Records from a data source
——————

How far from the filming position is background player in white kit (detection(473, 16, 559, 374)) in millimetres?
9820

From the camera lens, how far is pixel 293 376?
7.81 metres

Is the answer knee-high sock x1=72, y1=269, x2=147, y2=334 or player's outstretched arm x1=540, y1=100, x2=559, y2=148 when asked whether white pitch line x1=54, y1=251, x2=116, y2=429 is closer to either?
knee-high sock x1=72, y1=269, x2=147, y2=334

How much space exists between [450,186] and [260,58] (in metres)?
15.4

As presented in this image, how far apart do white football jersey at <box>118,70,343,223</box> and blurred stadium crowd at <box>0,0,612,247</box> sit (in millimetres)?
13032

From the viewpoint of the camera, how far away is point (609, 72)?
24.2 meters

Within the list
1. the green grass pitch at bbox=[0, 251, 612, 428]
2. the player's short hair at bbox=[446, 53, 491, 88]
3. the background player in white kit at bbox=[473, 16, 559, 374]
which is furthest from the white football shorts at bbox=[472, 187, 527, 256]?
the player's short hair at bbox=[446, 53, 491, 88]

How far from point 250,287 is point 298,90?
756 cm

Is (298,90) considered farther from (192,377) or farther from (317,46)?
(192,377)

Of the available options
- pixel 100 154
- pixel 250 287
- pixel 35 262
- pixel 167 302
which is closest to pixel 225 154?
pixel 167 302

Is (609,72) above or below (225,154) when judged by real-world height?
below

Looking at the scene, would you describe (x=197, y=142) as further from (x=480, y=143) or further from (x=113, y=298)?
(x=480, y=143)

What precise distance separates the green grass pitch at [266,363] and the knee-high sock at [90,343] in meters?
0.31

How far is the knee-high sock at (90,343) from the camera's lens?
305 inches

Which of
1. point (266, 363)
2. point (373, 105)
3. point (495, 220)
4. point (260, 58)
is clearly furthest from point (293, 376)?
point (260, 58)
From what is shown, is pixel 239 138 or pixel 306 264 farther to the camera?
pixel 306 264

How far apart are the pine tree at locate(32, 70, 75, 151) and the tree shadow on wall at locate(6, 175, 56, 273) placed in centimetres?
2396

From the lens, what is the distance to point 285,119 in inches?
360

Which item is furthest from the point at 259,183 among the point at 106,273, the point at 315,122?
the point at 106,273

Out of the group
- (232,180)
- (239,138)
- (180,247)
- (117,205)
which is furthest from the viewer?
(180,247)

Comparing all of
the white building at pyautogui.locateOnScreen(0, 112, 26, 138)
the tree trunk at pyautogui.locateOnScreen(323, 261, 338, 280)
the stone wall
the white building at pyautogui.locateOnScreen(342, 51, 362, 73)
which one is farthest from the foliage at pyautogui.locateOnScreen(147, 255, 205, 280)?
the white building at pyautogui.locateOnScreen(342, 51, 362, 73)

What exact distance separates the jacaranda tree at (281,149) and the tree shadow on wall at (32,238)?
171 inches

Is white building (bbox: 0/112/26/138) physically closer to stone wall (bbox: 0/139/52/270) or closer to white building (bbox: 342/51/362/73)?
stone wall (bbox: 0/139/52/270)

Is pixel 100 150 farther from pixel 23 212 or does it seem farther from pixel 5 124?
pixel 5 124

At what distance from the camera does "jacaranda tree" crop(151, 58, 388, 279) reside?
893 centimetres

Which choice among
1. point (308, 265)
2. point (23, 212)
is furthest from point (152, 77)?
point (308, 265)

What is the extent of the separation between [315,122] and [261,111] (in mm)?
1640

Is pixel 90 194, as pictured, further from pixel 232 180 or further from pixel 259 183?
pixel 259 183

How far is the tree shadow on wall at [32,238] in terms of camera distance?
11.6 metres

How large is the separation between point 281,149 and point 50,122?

——————

** Goal of the exercise **
Swap "jacaranda tree" for "flowering tree" throughout the items and write them out again with nothing else altered.

** Finished exercise **
How far from the filming position is background player in white kit (detection(473, 16, 559, 374)) in millimetres?
9820

From the camera lens, how far is pixel 293 376?
7.81 metres

Is the answer knee-high sock x1=72, y1=269, x2=147, y2=334 or player's outstretched arm x1=540, y1=100, x2=559, y2=148 when asked whether white pitch line x1=54, y1=251, x2=116, y2=429 is closer to either?
knee-high sock x1=72, y1=269, x2=147, y2=334

How much space exists between [450,186] and [260,58] (in metres)?
15.4

As presented in this image, how far apart do white football jersey at <box>118,70,343,223</box> and blurred stadium crowd at <box>0,0,612,247</box> sit (in millimetres)?
13032

From the viewpoint of the camera, how far away is point (609, 72)?
24.2 meters

Within the list
1. the green grass pitch at bbox=[0, 251, 612, 428]
2. the player's short hair at bbox=[446, 53, 491, 88]
3. the background player in white kit at bbox=[473, 16, 559, 374]
which is furthest from the white football shorts at bbox=[472, 187, 527, 256]?
the player's short hair at bbox=[446, 53, 491, 88]

How far from point 250,287 is point 298,90?
756 cm

Is (298,90) considered farther from (192,377) or farther from (317,46)?
(192,377)

Of the available options
- pixel 100 154
- pixel 250 287
- pixel 35 262
- pixel 167 302
which is closest to pixel 225 154?
pixel 167 302

Is (609,72) above or below (225,154) when judged by real-world height?
below

Looking at the scene, would you describe (x=197, y=142) as further from (x=480, y=143) or further from (x=113, y=298)?
(x=480, y=143)

What precise distance separates the green grass pitch at [266,363] and the knee-high sock at [90,343] in meters?
0.31

How far is the knee-high sock at (90,343) from the camera's lens?
305 inches

Which of
1. point (266, 363)
2. point (373, 105)
3. point (495, 220)
4. point (260, 58)
is clearly furthest from point (293, 376)?
point (260, 58)
From what is shown, is pixel 239 138 or pixel 306 264 farther to the camera?
pixel 306 264

How far apart are the pine tree at locate(32, 70, 75, 151) and the tree shadow on wall at locate(6, 175, 56, 273) placed in centimetres?
2396

From the lens, what is the distance to point 285,119 in inches?
360

Which item is furthest from the point at 259,183 among the point at 106,273, the point at 315,122?
the point at 106,273

Out of the group
- (232,180)
- (239,138)
- (180,247)
- (117,205)
which is furthest from the viewer?
(180,247)

Comparing all of
the white building at pyautogui.locateOnScreen(0, 112, 26, 138)
the tree trunk at pyautogui.locateOnScreen(323, 261, 338, 280)
the stone wall
the white building at pyautogui.locateOnScreen(342, 51, 362, 73)
which one is farthest from the foliage at pyautogui.locateOnScreen(147, 255, 205, 280)?
the white building at pyautogui.locateOnScreen(342, 51, 362, 73)

What exact distance separates the flowering tree at (281,149) and the tree shadow on wall at (32,238)?
171 inches

Is white building (bbox: 0/112/26/138) physically closer to stone wall (bbox: 0/139/52/270) or closer to white building (bbox: 342/51/362/73)?
stone wall (bbox: 0/139/52/270)

Is pixel 100 150 farther from pixel 23 212 or does it seem farther from pixel 5 124?
pixel 5 124

At what distance from the camera does "flowering tree" crop(151, 58, 388, 279) reside?
893 centimetres

Which choice among
1. point (308, 265)
2. point (23, 212)
is furthest from point (152, 77)?
point (308, 265)

What is the extent of the separation between [315,122] and [261,111] (in mm)?
1640

Is pixel 90 194, as pictured, further from pixel 232 180 or further from pixel 259 183?
pixel 259 183

How far is the tree shadow on wall at [32,238] in terms of camera distance?
11.6 metres

How large is the separation between point 281,149 and point 50,122?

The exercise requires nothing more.